Deuxième partie : Les Métamorphoses d’Ovide
IV
◄   III V   ►





Mary s’était reposée pendant quelques heures, et avait trouvé dans le sommeil un calme relatif et un peu de force. Dans l’après-midi, elle s’était fait conduire chez Mme Augustine, sa couturière. Lucie, en même temps qu’elle, y arrivait.

« Ah ! ma chère petite, lui dit Mary, je suis bien aise de vous rencontrer… Vous n’êtes point venue me voir.

– N’ayant rien à essayer à mademoiselle, je n’ai pas cru pouvoir me permettre de la déranger.

– Vous savez bien que votre présence m’est agréable.
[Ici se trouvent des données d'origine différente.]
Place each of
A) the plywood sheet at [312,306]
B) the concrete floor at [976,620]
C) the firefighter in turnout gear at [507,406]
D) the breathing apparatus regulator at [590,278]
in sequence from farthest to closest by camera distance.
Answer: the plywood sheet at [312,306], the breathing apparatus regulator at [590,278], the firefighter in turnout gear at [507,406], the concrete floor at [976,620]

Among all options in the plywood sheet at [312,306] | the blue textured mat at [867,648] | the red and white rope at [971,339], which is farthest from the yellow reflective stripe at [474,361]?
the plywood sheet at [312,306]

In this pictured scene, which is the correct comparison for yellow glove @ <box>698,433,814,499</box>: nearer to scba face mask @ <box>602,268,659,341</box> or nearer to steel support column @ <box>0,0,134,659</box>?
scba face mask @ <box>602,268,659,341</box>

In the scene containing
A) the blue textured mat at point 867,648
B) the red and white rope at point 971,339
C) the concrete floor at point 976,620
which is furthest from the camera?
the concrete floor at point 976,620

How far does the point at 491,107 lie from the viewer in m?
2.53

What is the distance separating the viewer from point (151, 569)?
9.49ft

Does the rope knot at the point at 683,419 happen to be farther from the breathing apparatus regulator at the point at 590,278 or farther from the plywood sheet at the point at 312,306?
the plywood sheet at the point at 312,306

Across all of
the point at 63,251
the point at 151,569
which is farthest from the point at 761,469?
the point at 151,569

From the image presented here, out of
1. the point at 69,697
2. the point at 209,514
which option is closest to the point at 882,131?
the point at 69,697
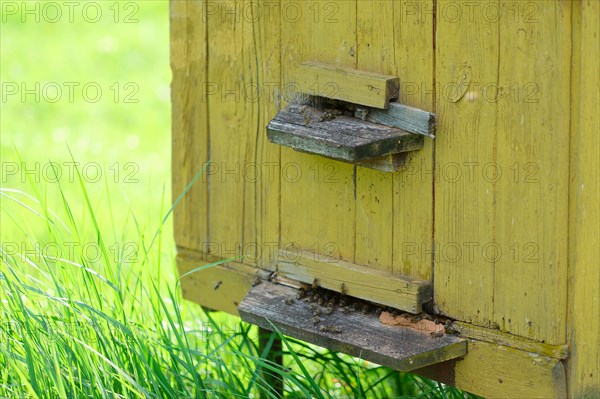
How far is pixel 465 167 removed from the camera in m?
2.72

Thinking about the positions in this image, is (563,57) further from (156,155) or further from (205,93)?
(156,155)

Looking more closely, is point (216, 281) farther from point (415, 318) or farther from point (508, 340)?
point (508, 340)

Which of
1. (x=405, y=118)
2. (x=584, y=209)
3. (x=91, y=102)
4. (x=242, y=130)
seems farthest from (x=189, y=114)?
(x=91, y=102)

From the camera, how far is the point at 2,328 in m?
2.81

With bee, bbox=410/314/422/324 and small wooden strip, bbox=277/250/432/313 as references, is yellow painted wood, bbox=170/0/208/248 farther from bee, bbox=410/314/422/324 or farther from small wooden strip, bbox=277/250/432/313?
bee, bbox=410/314/422/324

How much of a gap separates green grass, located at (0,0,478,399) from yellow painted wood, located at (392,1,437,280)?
45 cm

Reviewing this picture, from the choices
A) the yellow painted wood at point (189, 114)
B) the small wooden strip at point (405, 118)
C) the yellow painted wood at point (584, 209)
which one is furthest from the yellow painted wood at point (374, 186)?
the yellow painted wood at point (189, 114)

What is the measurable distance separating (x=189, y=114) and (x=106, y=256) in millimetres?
726

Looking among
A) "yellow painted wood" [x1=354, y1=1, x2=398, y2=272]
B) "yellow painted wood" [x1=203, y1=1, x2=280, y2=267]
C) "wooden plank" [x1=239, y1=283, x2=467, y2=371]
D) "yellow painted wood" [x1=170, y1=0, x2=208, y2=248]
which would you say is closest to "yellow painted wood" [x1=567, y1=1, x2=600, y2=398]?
"wooden plank" [x1=239, y1=283, x2=467, y2=371]

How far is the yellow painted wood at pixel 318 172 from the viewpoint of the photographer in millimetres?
2984

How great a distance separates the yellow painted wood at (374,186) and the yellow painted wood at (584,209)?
1.93 feet

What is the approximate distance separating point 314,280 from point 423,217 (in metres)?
0.45

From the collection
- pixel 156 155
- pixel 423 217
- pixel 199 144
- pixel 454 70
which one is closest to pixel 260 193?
pixel 199 144

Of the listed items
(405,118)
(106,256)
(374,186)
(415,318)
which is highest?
(405,118)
D’ailleurs je vais commander à Mme Augustine une foule de robes et de costumes, et vous viendrez me les essayer. Savez-vous, Lucie que j’ai un caprice ?

– Lequel, mademoiselle ?

– Celui d’aller vous visiter chez vous.

– Vous trouverez une chambrette modeste, mais vous serez reçue par un cœur reconnaissant et dévoué.

– Je n’en doute pas. Donnez-moi votre adresse écrite. »

Lucie écrivit sur un carré de papier le nom du quai Bourbon et le numéro de la maison. Mary serra ce papier. Mary regagna l’hôtel de la rue Murillo. Cinq heures sonnaient. Le retour de Paul Harmant pouvait se faire attendre.

Tout en se sachant fiévreusement attendu, l’industriel tardait volontairement et se demandait avec épouvante ce qu’il allait répondre aux questions de sa fille. Enfin, à six heures et demie, il lui fallut rentrer. Il monta à l’appartement de Mary. La jeune fille courut à sa rencontre et lui sauta au cou.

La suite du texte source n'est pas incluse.